#### To-do list:
a) Answer these from the forum thread about Caxton cards:
(i) How many ATM withdrawals or cash transactions are allowed per 24-hour period?
(ii) Where has iconnor only ever had a problem using the card?
(iii) What is the maximum value of purchases allowed in 4 days, in euros?
b) Carry on the forum thread about Caxton cards from its last post.

#### Source document:
□ □ □ □ □ □ □

# Caxton Cards



## thesnail (May 1, 2005)

Hi, has anyone else had problems with the new issue Caxton card?

The new card I have is accepted in one fuel station, refused in another, accepted in one supermarket, refused in another and on it goes.

I have contacted Caxton and this is the reply they gave me, 

Hi Rosemary, are you aware that there are limits on your Caxton Card?

following are the limits that I have definitely not exceeded. 


Number of ATM Withdrawals/Cash Transactions Allowed per 24hr Period 2 2 2

Maximum Value of ATM Withdrawals/Cash Transactions Allowed per 24hr Period
£300.00
€ 500.00
$750.00

Number of P.O.S/Purchases Allowed in 4 Days 50 50 50

Maximum Value of P.O.S/Purchases Allowed in 4 Days
£15,000.00
€ 18,000.00
$30,000.00

Number of ATM Withdrawals/Cash Transactions Allowed in 4 Days
5 5 5

Maximum Value of ATM Withdrawals/Cash Transactions Allowed in 4 Days
£1,200.00
€ 2,000.00
$3,000.00

Maximum Value of Single ATM Withdrawal/Cash Transaction
£300.00
€ 500.00
$750.00

Even if you do reach your withdrawal limits, you can still use your card to make purchases over the counter.

I CANNOT make purchases from some supermarkets/shops/garages 

Does this make sense to anyone? Sorry about the display, but I copied it from Caxtons' reply, and it won't fit this format.

Rosemary


----------



## iconnor (Nov 27, 2007)

I've only ever had a problem using mine at Peages. It never works at them.


----------



## inkey-2008 (May 24, 2008)

France can be a nightmare with cards, some places okay but some wont take them. Better now than a few years ago.

□ □ □ □ □ □ □

#### Dataset excerpts:
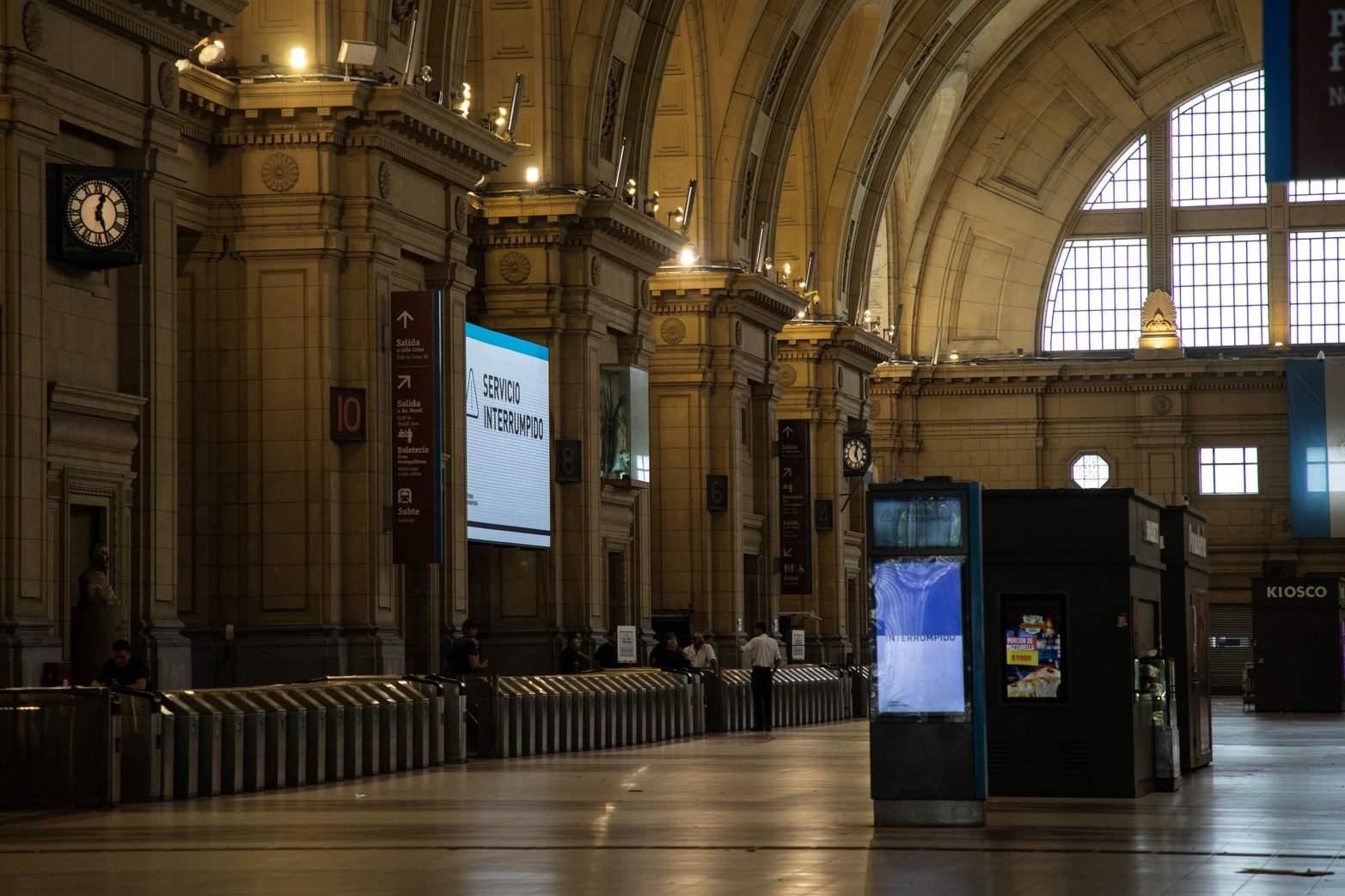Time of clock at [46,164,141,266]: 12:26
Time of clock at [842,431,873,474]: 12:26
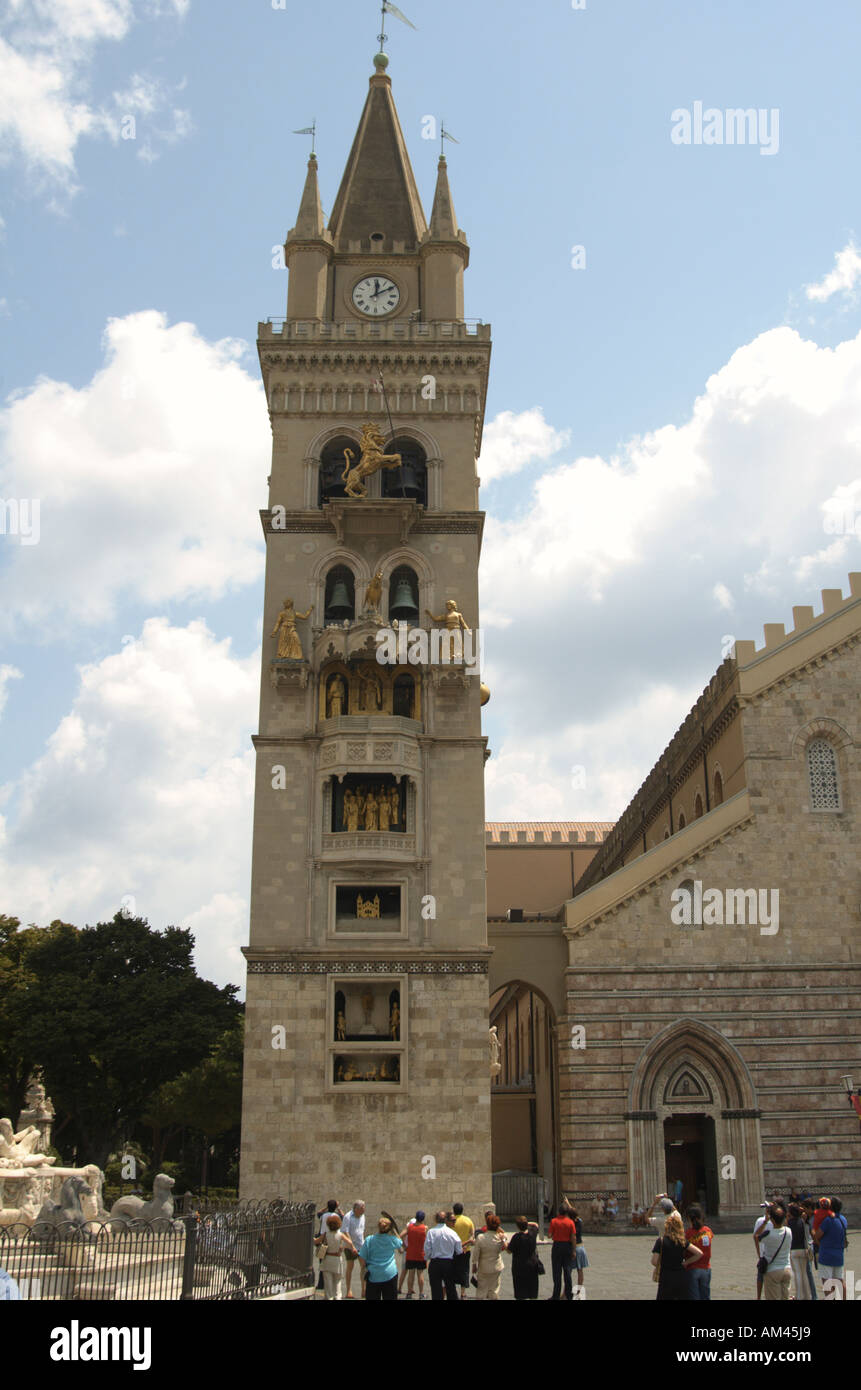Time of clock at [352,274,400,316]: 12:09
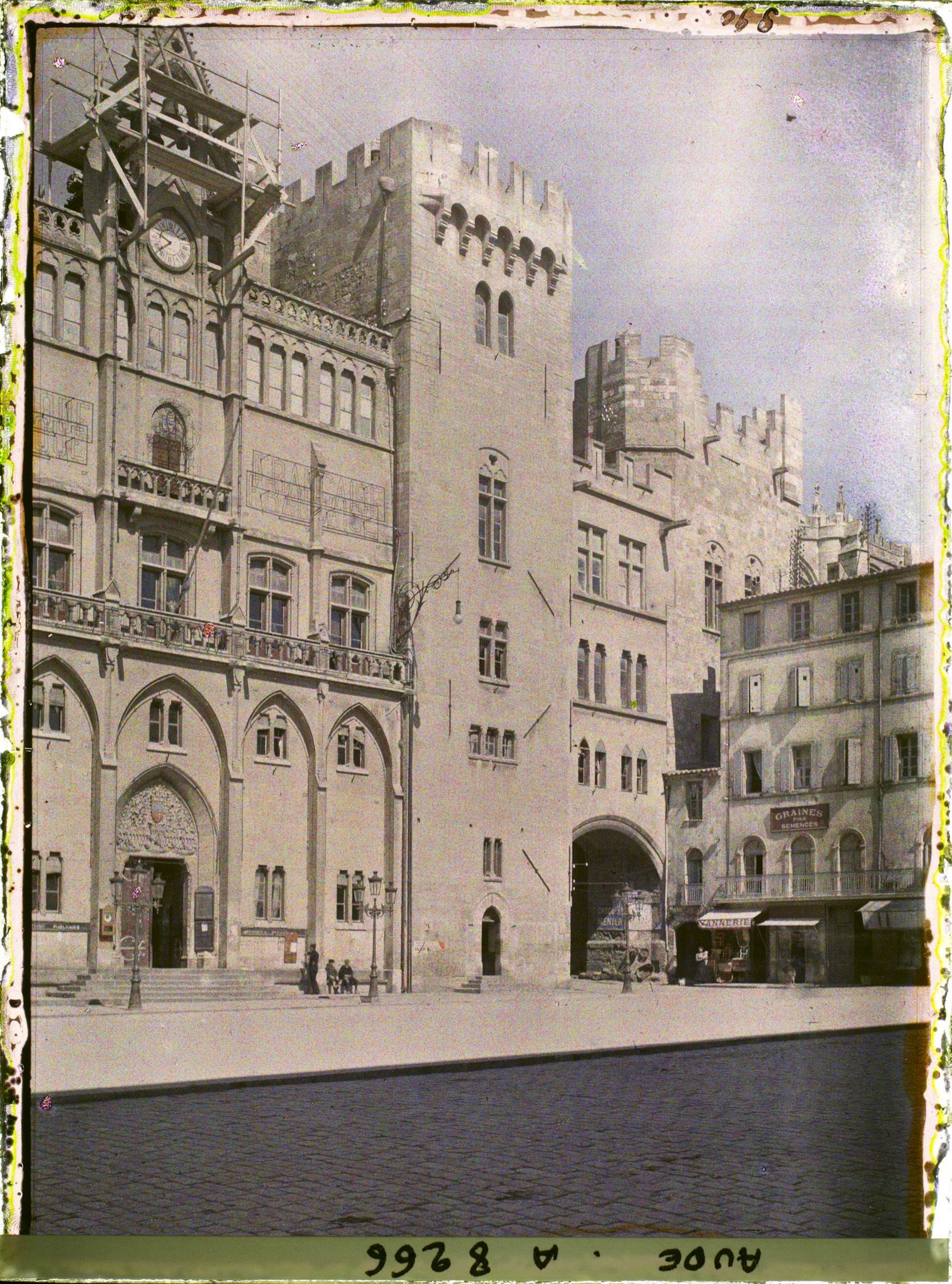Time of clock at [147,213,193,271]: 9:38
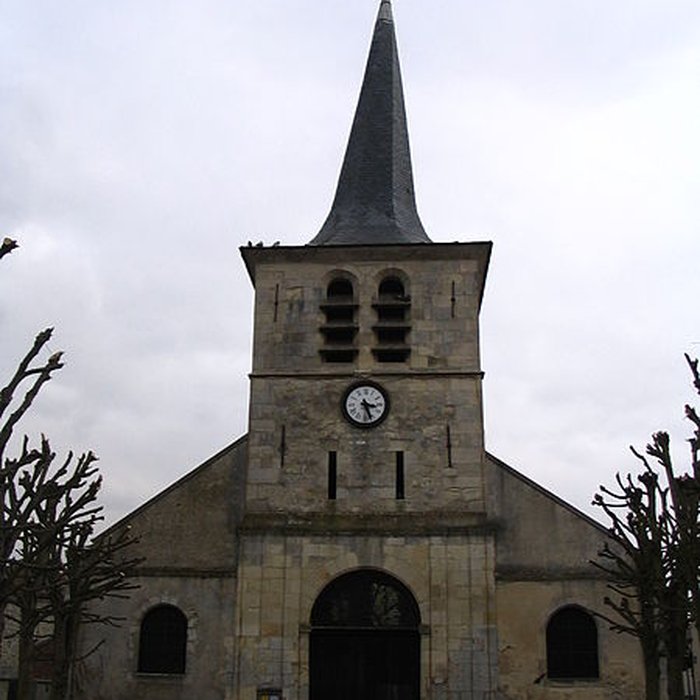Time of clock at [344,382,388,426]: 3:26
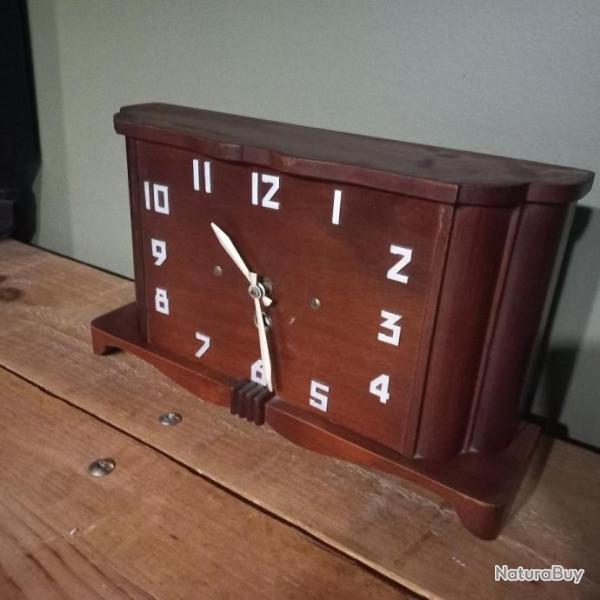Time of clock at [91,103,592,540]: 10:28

□ □ □ □ □ □ □

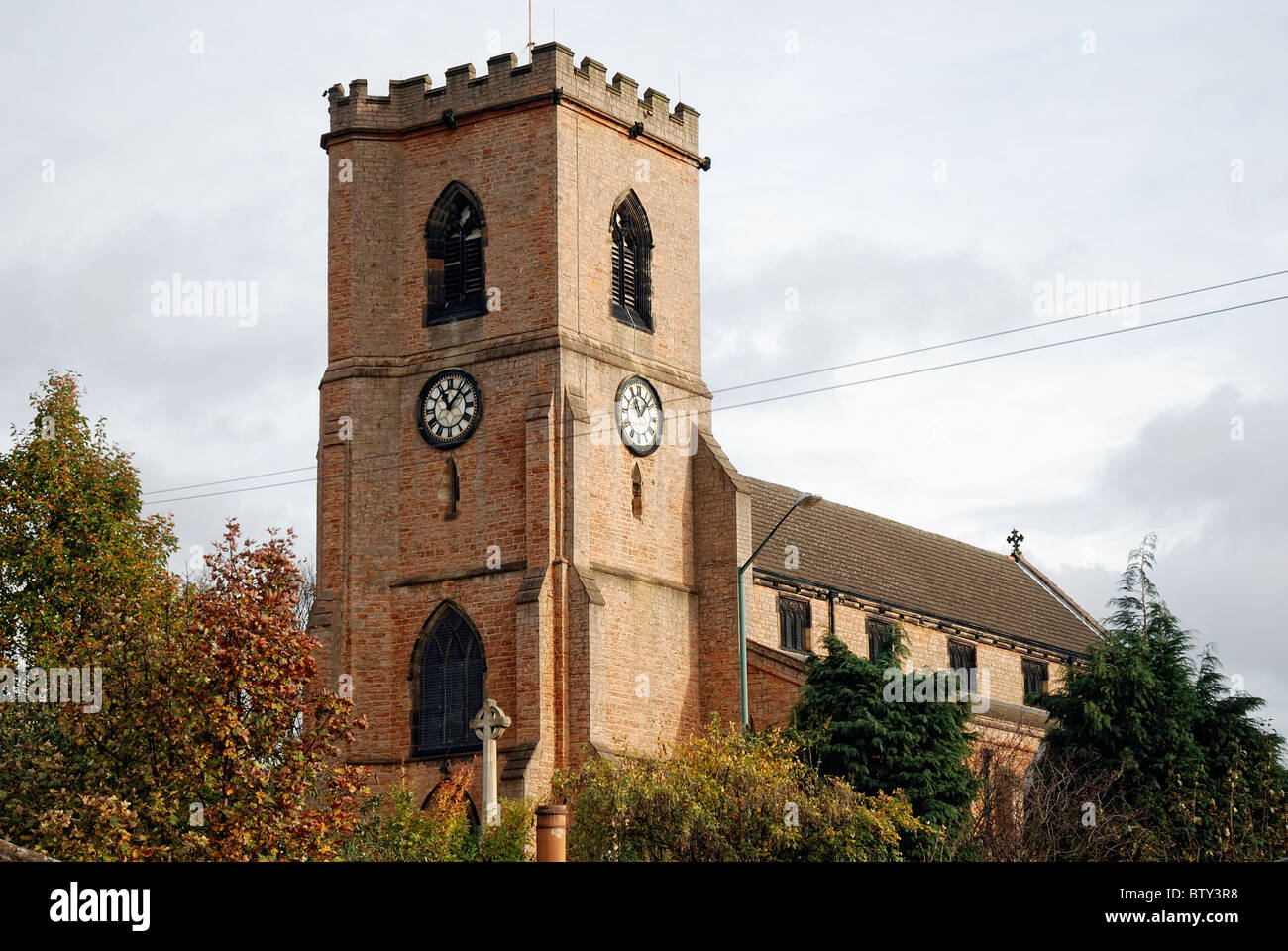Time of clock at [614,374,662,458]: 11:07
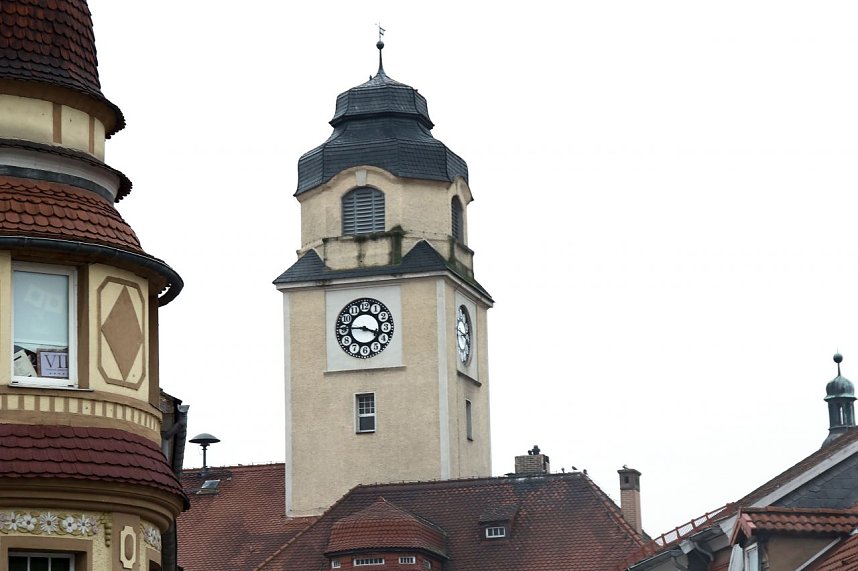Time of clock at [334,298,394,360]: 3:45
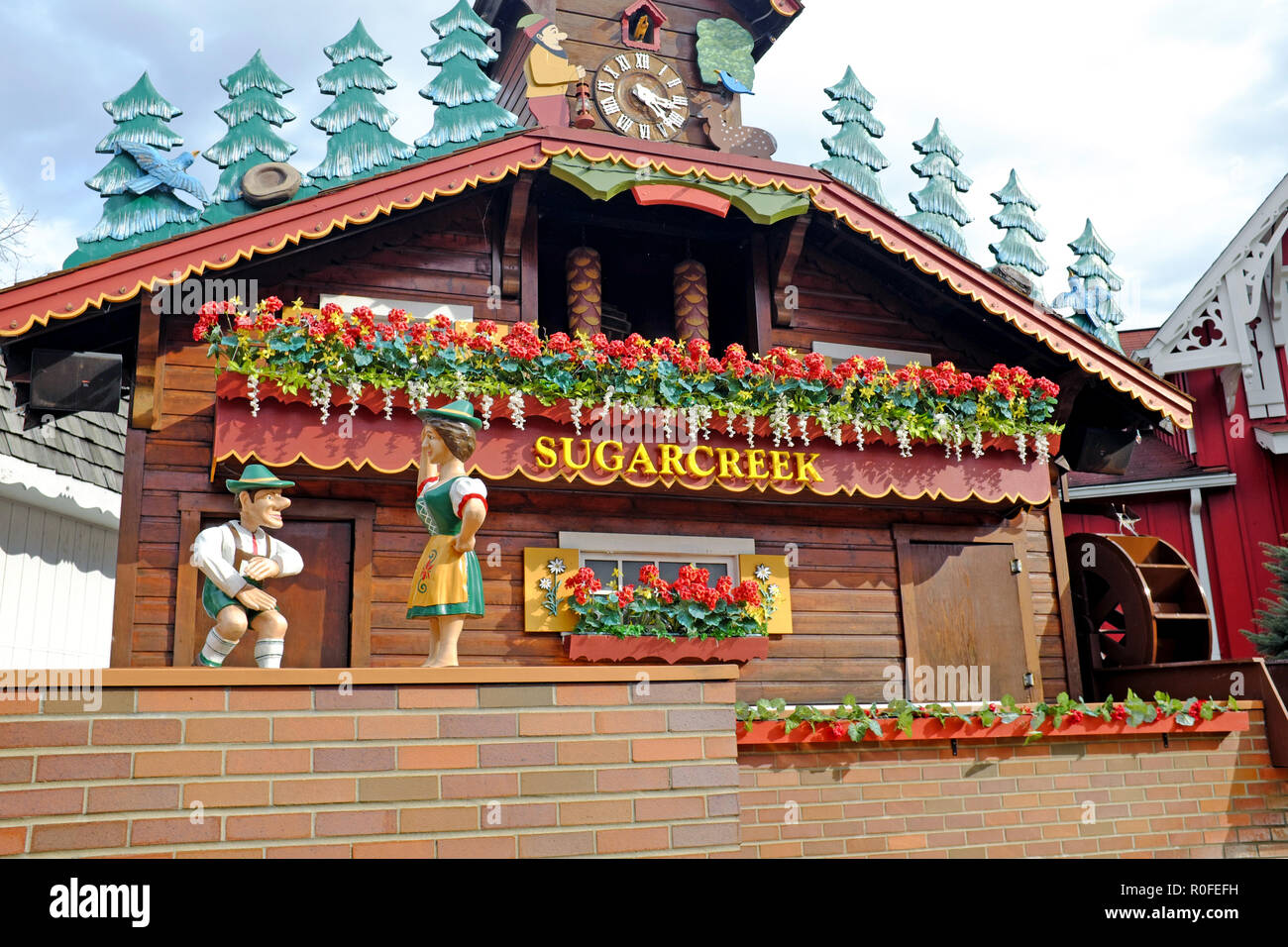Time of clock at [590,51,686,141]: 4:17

□ □ □ □ □ □ □

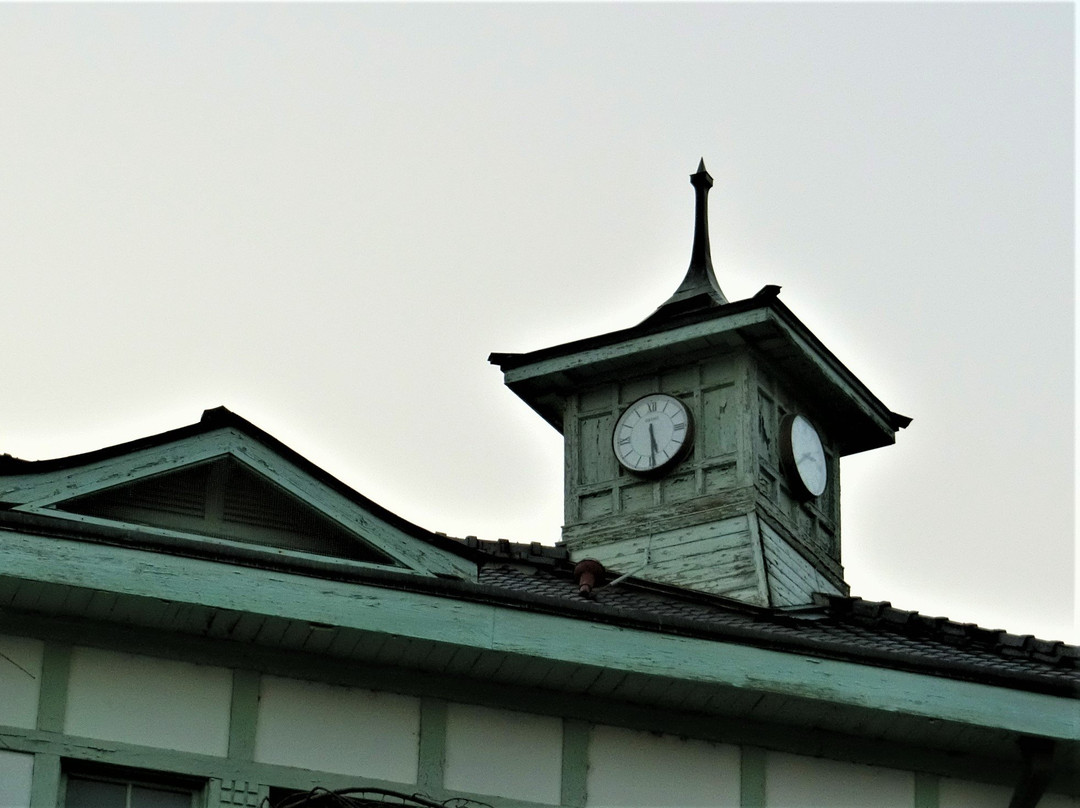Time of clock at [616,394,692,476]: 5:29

□ □ □ □ □ □ □

#### Final results:
a)
(i) 2
(ii) At Peages
(iii) €18,000.00

b)
Andy


----------



## Vinnythehat (Dec 11, 2007)

We have used our card all over France, Belgium, Netherlands and Germany earlier this year and it was accepted at most places, but like yourselves, it didn't work at a few(supermarkets, campsites etc.) for no obvious reason !
Vinny & Sue.


----------



## tonyt (May 25, 2005)

My, usually reliable, card was declined at a SuperU gas station yesterday and then accepted at the SuperU supermarket check-out 10 minutes later.


----------



## brynric (Oct 17, 2009)

Mine recently didn't work at a Lidl in Italy. They didn't accept any Visa card. In fact the only cards they would accept we're Maestro. We had a full trolley of shopping we couldn't pay for and a great deal of embarrassment as we left the shop.


----------



## Philippft (Feb 16, 2008)

Only problem I have is at unmanned petrol stations. The card is not accepted and Caxton confirmed this is correct and unlikely to change in the future..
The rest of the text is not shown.